Clearly, you can never open it. The contents can’t be worth more than the mystery.
I remember the film. Yes, there was no leak plugging in the film, but they were filling the safe from the sprinkler system, so they could have just left the water running. The underwater explosion and collapse looked real, and I thought at the time ‘that ought to work’. And they were rescuing a sceptre in a piano leg, and it would still be worth something if it got bashed about a bit. It’s nice to see films can get something mostly right, sometimes.
You might have missed the part where cutting the hole destroyed everything in the safe…
Of course, since even found windfalls are subject to income tax, the safe is guaranteed to be cough"empty"cough…
Some safes are designed to permanently lock themselves, or otherwise mess with you when drilled or breached in certain ways.

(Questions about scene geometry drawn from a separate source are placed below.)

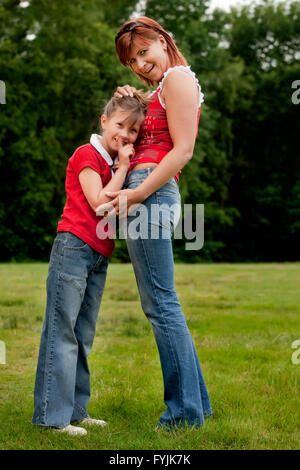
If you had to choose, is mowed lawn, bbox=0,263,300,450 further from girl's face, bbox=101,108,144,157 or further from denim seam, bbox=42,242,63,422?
girl's face, bbox=101,108,144,157

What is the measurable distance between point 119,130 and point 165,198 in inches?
16.7

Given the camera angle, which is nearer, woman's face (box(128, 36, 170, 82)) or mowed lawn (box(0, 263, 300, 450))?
mowed lawn (box(0, 263, 300, 450))

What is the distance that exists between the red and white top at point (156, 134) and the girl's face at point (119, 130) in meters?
0.05

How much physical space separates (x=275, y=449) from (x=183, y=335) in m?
0.69

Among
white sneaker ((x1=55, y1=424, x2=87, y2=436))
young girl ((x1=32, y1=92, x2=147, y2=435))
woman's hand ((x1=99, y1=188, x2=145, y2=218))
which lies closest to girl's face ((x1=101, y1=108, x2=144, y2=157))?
young girl ((x1=32, y1=92, x2=147, y2=435))

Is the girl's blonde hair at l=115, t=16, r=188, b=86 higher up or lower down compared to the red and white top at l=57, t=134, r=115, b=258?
higher up

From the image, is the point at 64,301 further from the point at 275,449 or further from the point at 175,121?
the point at 275,449

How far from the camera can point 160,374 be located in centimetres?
453

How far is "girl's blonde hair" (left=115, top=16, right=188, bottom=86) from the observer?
3.16 meters

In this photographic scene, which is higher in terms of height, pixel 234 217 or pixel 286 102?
pixel 286 102

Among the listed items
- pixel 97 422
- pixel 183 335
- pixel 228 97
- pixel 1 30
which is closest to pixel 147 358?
pixel 97 422

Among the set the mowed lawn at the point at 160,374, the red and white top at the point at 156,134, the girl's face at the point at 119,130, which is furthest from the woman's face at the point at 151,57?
the mowed lawn at the point at 160,374

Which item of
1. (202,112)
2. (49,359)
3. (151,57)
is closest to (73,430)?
(49,359)
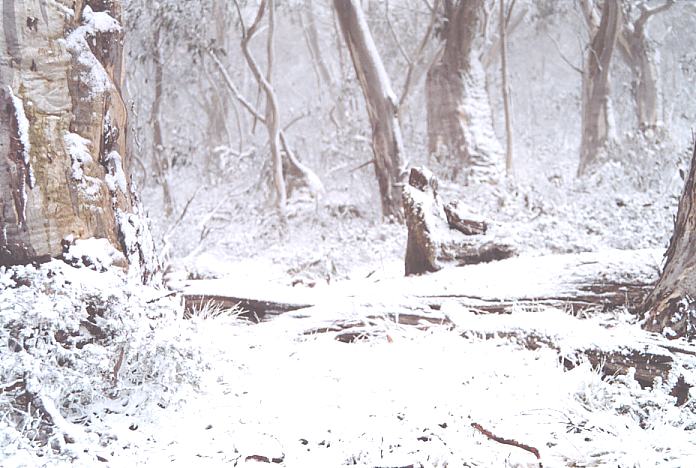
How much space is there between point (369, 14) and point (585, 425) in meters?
15.6

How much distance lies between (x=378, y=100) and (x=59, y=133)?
243 inches

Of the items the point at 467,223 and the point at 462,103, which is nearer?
the point at 467,223

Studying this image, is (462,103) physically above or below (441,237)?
above

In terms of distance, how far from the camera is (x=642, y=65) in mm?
12961

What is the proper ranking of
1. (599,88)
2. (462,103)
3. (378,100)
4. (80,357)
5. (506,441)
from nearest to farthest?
(506,441) < (80,357) < (378,100) < (462,103) < (599,88)

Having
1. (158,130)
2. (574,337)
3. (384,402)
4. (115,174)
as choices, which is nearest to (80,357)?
(115,174)

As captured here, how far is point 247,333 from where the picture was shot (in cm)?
355

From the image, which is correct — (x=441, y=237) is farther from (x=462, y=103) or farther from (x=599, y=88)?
(x=599, y=88)

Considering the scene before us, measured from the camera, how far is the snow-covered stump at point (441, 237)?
4578 mm

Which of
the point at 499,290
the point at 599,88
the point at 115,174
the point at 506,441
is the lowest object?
the point at 506,441

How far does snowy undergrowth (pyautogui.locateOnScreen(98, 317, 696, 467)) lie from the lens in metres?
2.04

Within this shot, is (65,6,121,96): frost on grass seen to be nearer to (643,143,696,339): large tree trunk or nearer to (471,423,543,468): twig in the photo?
(471,423,543,468): twig

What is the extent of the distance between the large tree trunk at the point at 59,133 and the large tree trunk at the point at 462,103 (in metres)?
7.62

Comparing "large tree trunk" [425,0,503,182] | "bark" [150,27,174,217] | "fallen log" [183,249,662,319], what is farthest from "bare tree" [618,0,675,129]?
"fallen log" [183,249,662,319]
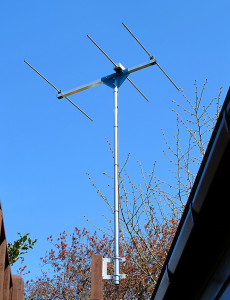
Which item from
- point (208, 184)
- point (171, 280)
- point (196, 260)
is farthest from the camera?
point (171, 280)

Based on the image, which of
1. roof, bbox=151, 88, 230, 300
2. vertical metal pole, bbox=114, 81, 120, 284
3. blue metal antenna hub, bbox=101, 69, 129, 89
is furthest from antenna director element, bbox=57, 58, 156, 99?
roof, bbox=151, 88, 230, 300

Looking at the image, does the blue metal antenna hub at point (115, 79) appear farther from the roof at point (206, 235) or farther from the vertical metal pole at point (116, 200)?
the roof at point (206, 235)

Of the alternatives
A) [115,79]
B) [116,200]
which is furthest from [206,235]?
[115,79]

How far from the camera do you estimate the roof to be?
1.64 m

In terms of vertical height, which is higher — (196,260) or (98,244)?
(98,244)

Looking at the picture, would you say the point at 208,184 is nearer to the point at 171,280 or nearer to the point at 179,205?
the point at 171,280

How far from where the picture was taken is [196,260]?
6.86 ft

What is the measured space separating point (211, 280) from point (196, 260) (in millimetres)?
151

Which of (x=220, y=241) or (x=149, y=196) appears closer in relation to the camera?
(x=220, y=241)

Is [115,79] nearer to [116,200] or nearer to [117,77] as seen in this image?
[117,77]

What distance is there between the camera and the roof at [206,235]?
1637mm

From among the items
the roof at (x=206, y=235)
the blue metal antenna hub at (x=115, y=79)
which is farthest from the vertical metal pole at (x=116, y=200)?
the roof at (x=206, y=235)

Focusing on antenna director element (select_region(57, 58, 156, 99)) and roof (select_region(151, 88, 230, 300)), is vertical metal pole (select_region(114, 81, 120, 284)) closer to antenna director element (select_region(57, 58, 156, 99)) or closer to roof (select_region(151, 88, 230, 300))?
antenna director element (select_region(57, 58, 156, 99))

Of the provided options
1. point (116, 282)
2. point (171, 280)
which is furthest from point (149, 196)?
point (171, 280)
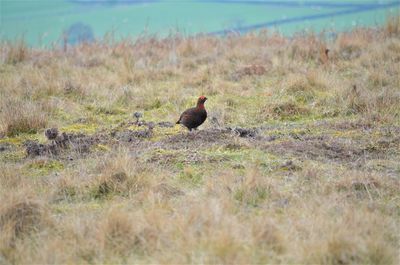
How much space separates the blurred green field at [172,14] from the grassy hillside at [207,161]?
1936 centimetres

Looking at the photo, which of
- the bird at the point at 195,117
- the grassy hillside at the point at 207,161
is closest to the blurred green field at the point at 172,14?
the grassy hillside at the point at 207,161

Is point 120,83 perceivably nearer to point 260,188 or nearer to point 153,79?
point 153,79

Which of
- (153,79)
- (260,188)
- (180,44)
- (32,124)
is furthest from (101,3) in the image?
(260,188)

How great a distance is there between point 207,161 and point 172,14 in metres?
35.6

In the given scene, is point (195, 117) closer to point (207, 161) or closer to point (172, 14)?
point (207, 161)

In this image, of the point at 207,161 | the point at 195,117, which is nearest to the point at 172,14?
the point at 195,117

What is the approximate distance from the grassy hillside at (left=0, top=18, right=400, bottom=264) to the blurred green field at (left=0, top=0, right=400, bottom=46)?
19.4 meters

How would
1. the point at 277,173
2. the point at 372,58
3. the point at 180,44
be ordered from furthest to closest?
the point at 180,44 < the point at 372,58 < the point at 277,173

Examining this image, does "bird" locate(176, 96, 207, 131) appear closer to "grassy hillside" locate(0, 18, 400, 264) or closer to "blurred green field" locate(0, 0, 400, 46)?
"grassy hillside" locate(0, 18, 400, 264)

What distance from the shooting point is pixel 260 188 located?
20.7 feet

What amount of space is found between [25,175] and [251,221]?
287cm

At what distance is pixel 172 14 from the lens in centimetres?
4222

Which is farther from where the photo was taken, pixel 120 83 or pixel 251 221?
pixel 120 83

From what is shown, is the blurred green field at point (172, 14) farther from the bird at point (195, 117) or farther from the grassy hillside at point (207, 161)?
the bird at point (195, 117)
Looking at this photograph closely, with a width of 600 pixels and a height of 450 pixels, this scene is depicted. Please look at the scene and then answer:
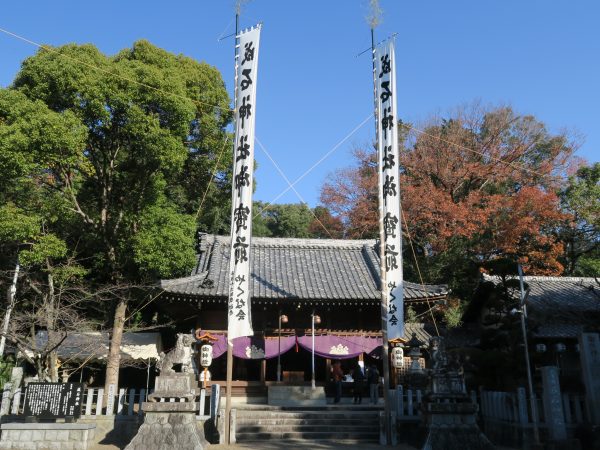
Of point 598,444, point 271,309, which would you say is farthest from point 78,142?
point 598,444

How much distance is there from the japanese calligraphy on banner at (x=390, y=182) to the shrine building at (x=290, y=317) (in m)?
4.60

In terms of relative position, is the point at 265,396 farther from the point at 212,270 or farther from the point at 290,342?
the point at 212,270

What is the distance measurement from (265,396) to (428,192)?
1622 cm

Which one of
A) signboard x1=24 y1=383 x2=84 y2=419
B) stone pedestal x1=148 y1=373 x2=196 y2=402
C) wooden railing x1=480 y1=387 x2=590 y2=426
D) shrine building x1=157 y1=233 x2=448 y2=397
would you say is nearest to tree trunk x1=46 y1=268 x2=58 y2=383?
signboard x1=24 y1=383 x2=84 y2=419

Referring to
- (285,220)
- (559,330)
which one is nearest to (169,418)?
(559,330)

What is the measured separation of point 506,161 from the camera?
104 ft

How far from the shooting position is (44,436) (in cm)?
1145

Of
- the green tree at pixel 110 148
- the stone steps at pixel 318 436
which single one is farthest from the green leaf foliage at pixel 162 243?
the stone steps at pixel 318 436

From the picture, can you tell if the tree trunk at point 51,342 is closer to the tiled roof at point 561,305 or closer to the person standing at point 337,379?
the person standing at point 337,379

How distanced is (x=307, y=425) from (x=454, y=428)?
16.0 feet

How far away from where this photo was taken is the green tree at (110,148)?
15.6m

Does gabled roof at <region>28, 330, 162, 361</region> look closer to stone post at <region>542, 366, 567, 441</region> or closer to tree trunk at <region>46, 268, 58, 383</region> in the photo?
tree trunk at <region>46, 268, 58, 383</region>

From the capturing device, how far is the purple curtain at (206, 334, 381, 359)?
58.9 ft

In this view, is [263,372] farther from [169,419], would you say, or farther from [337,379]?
[169,419]
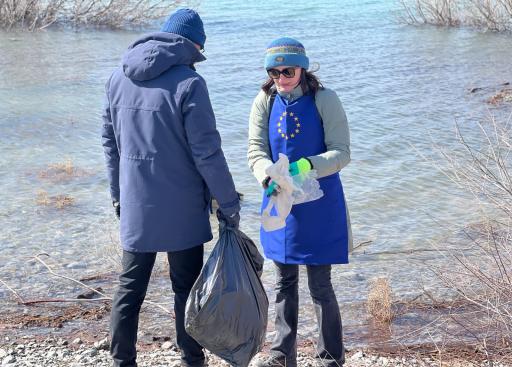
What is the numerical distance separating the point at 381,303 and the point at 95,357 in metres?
2.14

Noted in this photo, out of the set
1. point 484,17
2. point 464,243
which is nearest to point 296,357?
point 464,243

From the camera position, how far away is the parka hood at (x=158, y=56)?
4066mm

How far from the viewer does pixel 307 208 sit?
4.37 metres

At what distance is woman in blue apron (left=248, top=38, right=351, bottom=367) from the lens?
430 cm

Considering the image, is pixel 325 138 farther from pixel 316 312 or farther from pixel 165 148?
pixel 316 312

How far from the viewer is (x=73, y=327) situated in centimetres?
570

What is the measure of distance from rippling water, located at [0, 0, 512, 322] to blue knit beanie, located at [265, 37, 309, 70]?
122 centimetres

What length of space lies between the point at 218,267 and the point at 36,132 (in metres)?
8.60

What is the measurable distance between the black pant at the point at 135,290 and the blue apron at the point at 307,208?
1.58 ft

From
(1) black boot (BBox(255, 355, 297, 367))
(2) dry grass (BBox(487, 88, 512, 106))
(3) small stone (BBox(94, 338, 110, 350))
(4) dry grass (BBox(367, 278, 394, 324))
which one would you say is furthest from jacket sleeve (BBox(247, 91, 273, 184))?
(2) dry grass (BBox(487, 88, 512, 106))

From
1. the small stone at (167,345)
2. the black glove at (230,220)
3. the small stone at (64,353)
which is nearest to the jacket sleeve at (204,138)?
the black glove at (230,220)

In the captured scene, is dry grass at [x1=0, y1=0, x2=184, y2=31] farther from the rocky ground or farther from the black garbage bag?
the black garbage bag

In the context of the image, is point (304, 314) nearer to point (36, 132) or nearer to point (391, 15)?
point (36, 132)

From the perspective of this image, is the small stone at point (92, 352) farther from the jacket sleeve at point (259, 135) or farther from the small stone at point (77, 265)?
the small stone at point (77, 265)
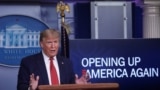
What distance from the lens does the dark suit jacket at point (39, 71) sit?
2531mm

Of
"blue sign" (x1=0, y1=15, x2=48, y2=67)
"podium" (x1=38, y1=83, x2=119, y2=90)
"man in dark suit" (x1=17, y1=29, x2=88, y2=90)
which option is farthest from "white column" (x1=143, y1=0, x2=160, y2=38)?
"podium" (x1=38, y1=83, x2=119, y2=90)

As much as that seems to be a modern thing, I’ve seem some pretty old safes with features of that sort. At flea-markets, in antique shops, on the teevees, and assorted other media. Along with crazy booby traped safes, safes with fake doors and false bottoms etc. Vintage security equipment is varied and delightfully weird. I would really doubt this would be that sort of safe though. From the picture it looks to be a pretty bog standard sort of American home/business safe. My concern was more with amateur drilling causing unintended damage. Or what sort of reduction in value might come with that little hole. I would imagine that to collectors a safe that’s been professionally drilled is worth less than a safe that’s in pristine working order.